◆ Objective ◆
Extract every one of the following lines and reproduce each without any alteration.

◆ Input material ◆
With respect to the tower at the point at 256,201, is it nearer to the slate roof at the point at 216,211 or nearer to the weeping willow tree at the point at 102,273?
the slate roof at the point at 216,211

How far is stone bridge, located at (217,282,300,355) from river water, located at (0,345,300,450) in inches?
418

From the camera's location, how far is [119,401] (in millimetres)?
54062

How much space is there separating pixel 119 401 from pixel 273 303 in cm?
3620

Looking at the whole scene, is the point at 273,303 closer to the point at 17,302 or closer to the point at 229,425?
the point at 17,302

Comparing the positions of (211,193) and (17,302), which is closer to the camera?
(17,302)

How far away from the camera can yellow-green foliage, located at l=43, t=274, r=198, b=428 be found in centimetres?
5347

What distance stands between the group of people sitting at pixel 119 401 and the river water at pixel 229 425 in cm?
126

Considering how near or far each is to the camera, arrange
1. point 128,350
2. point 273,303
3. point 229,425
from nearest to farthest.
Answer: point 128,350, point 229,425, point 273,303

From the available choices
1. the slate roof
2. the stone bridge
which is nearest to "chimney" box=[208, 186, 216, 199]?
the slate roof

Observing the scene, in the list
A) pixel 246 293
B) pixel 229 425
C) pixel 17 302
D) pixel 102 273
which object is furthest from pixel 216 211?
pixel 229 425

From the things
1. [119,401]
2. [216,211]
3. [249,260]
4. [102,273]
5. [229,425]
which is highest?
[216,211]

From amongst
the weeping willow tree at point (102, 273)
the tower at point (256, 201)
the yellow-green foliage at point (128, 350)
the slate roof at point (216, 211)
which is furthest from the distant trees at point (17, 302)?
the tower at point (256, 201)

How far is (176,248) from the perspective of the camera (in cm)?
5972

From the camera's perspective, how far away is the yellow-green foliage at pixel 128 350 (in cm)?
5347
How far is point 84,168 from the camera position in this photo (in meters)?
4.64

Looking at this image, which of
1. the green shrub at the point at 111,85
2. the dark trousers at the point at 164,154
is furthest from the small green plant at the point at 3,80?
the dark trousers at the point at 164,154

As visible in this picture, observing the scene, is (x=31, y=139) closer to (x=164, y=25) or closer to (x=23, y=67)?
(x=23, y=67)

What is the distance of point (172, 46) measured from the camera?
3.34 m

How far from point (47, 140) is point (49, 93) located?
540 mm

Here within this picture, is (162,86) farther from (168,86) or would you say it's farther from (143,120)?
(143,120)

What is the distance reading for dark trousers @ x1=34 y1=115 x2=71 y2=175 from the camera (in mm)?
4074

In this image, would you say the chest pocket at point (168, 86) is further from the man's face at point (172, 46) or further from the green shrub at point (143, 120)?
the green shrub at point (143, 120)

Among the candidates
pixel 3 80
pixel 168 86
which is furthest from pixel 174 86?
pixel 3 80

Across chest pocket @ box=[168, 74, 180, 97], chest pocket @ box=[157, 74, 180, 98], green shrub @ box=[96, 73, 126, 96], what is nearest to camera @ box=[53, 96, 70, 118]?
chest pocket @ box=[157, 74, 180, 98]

◆ Exercise solution ◆
With respect to the tower at the point at 256,201, is it nearer to the slate roof at the point at 216,211 or nearer to the weeping willow tree at the point at 102,273?
the slate roof at the point at 216,211

How far is stone bridge, located at (217,282,300,355) from river water, located at (0,345,300,450) in inches?
418

From the camera's location, how far is [119,401] (in millimetres)?
54062

How much space is there separating pixel 119 401 from pixel 273 303 in cm?
3620

Looking at the whole scene, is the point at 273,303 closer to the point at 17,302 or closer to the point at 229,425?
the point at 17,302

Comparing the positions of (211,193) and (17,302), which is closer to the camera?
(17,302)

How far away from the camera can yellow-green foliage, located at l=43, t=274, r=198, b=428 be found in centimetres?
5347

What distance stands between the group of people sitting at pixel 119 401 and the river water at pixel 229 425 in cm?
126

Considering how near or far each is to the camera, arrange
1. point 128,350
2. point 273,303
3. point 229,425
from nearest to farthest.
Answer: point 128,350, point 229,425, point 273,303

From the available choices
1. the slate roof
2. the stone bridge
which is nearest to "chimney" box=[208, 186, 216, 199]?
the slate roof

Observing the scene, in the list
A) pixel 246 293
B) pixel 229 425
C) pixel 17 302
D) pixel 102 273
which object is furthest from pixel 216 211?
pixel 229 425

From the things
1. [119,401]
2. [216,211]
3. [249,260]
4. [102,273]
5. [229,425]
which is highest?
[216,211]

From amongst
the weeping willow tree at point (102, 273)
the tower at point (256, 201)
the yellow-green foliage at point (128, 350)
the slate roof at point (216, 211)
which is furthest from the distant trees at point (17, 302)?
the tower at point (256, 201)

How far is (176,248) from the perspective of the camera (in cm)?
5972

From the camera's perspective, how far away is the yellow-green foliage at pixel 128 350 (in cm)?
5347
How far is point 84,168 from the camera position in this photo (in meters)?
4.64

Looking at this image, which of
1. the green shrub at the point at 111,85
2. the dark trousers at the point at 164,154
is furthest from the small green plant at the point at 3,80?
the dark trousers at the point at 164,154

As visible in this picture, observing the scene, is (x=31, y=139) closer to (x=164, y=25) or closer to (x=23, y=67)?
(x=23, y=67)

What is the distance of point (172, 46) measured from the camera?
3.34 m

How far from point (47, 140) is point (49, 93) located?
540 mm

Here within this picture, is (162,86) farther from (168,86) or would you say it's farther from (143,120)?
(143,120)

What is the distance reading for dark trousers @ x1=34 y1=115 x2=71 y2=175 from the camera (in mm)?
4074

In this image, would you say the chest pocket at point (168, 86) is further from the man's face at point (172, 46) or further from the green shrub at point (143, 120)?
the green shrub at point (143, 120)

Among the candidates
pixel 3 80
pixel 168 86
which is furthest from pixel 174 86?
pixel 3 80

Across chest pocket @ box=[168, 74, 180, 97], chest pocket @ box=[157, 74, 180, 98], green shrub @ box=[96, 73, 126, 96], what is nearest to camera @ box=[53, 96, 70, 118]?
chest pocket @ box=[157, 74, 180, 98]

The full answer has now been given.